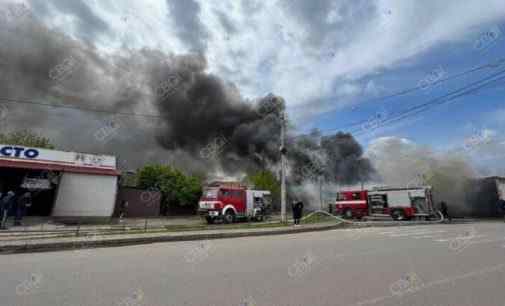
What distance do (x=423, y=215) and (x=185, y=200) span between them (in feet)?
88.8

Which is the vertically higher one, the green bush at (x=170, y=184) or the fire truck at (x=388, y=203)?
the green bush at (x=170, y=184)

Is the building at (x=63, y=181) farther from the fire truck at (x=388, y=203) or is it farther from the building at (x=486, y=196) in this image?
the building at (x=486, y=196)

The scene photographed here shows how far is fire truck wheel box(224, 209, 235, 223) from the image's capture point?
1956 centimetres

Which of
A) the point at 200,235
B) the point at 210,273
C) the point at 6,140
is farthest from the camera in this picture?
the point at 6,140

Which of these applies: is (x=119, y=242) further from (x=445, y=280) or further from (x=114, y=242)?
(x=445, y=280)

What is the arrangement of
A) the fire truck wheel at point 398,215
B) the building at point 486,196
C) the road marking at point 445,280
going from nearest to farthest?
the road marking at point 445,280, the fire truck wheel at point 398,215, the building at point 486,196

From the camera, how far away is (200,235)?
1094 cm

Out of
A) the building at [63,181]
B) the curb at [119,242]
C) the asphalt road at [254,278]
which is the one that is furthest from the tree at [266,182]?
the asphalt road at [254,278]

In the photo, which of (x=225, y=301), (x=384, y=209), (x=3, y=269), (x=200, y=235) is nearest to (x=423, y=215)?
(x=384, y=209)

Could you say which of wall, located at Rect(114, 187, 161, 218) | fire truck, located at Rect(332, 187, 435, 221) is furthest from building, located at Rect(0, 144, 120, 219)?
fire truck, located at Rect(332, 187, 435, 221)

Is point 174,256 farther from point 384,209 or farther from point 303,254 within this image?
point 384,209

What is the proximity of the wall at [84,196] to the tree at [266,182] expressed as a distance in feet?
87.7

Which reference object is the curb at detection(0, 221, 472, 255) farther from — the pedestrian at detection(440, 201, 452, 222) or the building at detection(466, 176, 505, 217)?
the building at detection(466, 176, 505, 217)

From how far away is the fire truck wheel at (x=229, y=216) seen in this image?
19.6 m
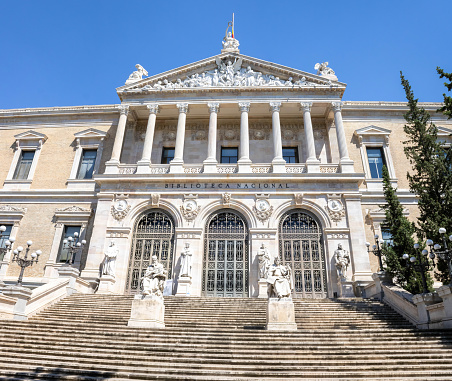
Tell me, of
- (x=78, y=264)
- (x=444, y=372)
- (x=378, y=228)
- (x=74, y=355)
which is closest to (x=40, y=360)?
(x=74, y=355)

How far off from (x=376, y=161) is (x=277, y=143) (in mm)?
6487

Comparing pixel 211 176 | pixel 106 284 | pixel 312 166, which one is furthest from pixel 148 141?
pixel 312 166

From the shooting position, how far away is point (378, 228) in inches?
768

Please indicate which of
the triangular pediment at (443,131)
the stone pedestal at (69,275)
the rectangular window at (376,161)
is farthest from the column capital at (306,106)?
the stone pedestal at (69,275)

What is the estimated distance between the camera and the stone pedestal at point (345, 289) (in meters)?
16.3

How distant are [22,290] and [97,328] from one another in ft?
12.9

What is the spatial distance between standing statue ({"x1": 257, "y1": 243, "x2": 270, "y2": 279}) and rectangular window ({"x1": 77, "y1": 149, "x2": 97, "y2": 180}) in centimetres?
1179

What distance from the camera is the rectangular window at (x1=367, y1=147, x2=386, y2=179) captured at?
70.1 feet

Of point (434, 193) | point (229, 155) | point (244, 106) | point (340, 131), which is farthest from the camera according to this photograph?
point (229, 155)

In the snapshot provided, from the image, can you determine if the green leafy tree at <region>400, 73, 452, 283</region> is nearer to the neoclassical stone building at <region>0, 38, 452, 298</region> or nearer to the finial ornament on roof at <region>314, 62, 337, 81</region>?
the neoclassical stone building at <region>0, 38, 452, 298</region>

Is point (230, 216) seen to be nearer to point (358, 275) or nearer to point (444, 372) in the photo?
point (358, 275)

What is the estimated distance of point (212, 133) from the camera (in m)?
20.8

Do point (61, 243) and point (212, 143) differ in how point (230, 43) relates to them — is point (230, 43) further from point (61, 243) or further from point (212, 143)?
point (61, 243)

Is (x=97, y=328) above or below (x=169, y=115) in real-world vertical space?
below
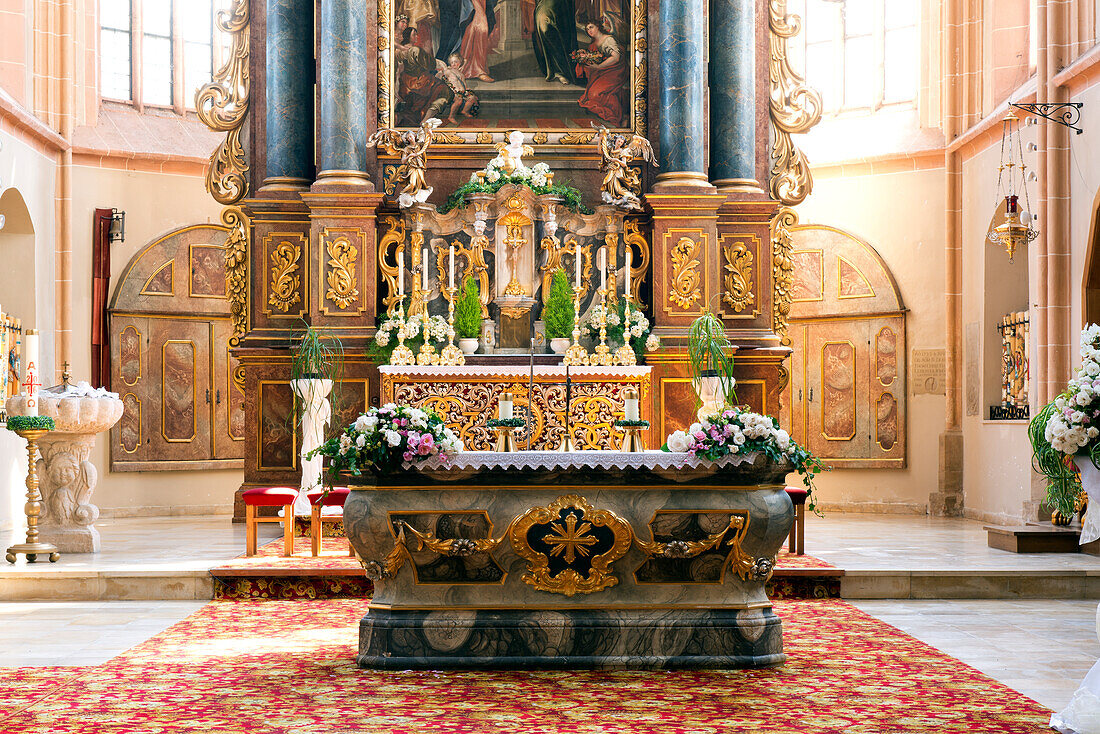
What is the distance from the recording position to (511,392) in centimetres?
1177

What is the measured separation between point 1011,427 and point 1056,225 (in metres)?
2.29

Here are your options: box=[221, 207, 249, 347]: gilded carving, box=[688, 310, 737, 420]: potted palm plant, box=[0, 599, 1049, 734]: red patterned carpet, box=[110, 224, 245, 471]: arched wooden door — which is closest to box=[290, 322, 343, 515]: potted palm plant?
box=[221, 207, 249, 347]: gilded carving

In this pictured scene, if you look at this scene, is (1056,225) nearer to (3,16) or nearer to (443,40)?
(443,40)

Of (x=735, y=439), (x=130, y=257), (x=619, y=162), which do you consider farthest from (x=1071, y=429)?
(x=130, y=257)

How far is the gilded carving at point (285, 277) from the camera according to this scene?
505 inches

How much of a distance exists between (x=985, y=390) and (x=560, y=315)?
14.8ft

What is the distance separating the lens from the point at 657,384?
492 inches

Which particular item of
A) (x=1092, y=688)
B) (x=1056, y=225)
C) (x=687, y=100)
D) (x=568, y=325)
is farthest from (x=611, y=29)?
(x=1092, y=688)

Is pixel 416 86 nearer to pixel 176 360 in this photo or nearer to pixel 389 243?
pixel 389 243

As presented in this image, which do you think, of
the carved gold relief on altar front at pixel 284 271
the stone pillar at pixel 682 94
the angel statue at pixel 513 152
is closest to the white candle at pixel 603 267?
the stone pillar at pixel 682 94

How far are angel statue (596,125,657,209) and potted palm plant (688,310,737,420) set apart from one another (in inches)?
──────────────────────────────
• _STATED TASK_
Repeat exactly the lines in the entries from the one containing "Is point (230, 216)" to the final line, inclusive, and nothing beyond them; skip pictures.

• _IN RESPONSE_
Is point (230, 216) seen to be nearer to point (358, 275) or nearer to point (444, 372) in the photo?
point (358, 275)

What is the estimated distance of point (212, 133) from the camera (in m)?
20.8

Do point (61, 243) and point (212, 143) differ in how point (230, 43) relates to them — is point (230, 43) further from point (61, 243) or further from point (212, 143)?
point (61, 243)

Is (x=97, y=328) above or below (x=169, y=115) in real-world vertical space?
below
What is the distance from the recording position to (511,392) in centimetres?
1177

What is the measured separation between point 1011,427 and point 1056,225 (in metres)?
2.29

Here are your options: box=[221, 207, 249, 347]: gilded carving, box=[688, 310, 737, 420]: potted palm plant, box=[0, 599, 1049, 734]: red patterned carpet, box=[110, 224, 245, 471]: arched wooden door — which is closest to box=[290, 322, 343, 515]: potted palm plant?
box=[221, 207, 249, 347]: gilded carving

In this pictured scene, if you look at this scene, is (1056,225) nearer to (3,16) or nearer to (443,40)?
(443,40)

Of (x=735, y=439), (x=130, y=257), (x=619, y=162), which do you consider farthest from (x=1071, y=429)?
(x=130, y=257)

How far is the gilded carving at point (285, 277) from the camera according to this scene?
505 inches

How much of a distance exists between (x=985, y=390) and (x=560, y=315)?
14.8ft

What is the distance separating the lens from the point at 657,384?
492 inches

Which particular item of
A) (x=1092, y=688)
B) (x=1056, y=225)
C) (x=687, y=100)
D) (x=568, y=325)
is farthest from (x=611, y=29)?
(x=1092, y=688)

Is pixel 416 86 nearer to pixel 176 360 in this photo or nearer to pixel 389 243?
pixel 389 243

As presented in this image, which do you think, of
the carved gold relief on altar front at pixel 284 271
the stone pillar at pixel 682 94
the angel statue at pixel 513 152
is closest to the white candle at pixel 603 267?
the stone pillar at pixel 682 94

How far are angel statue (596,125,657,209) and potted palm plant (688,310,737,420) set apart from one another (in inches)?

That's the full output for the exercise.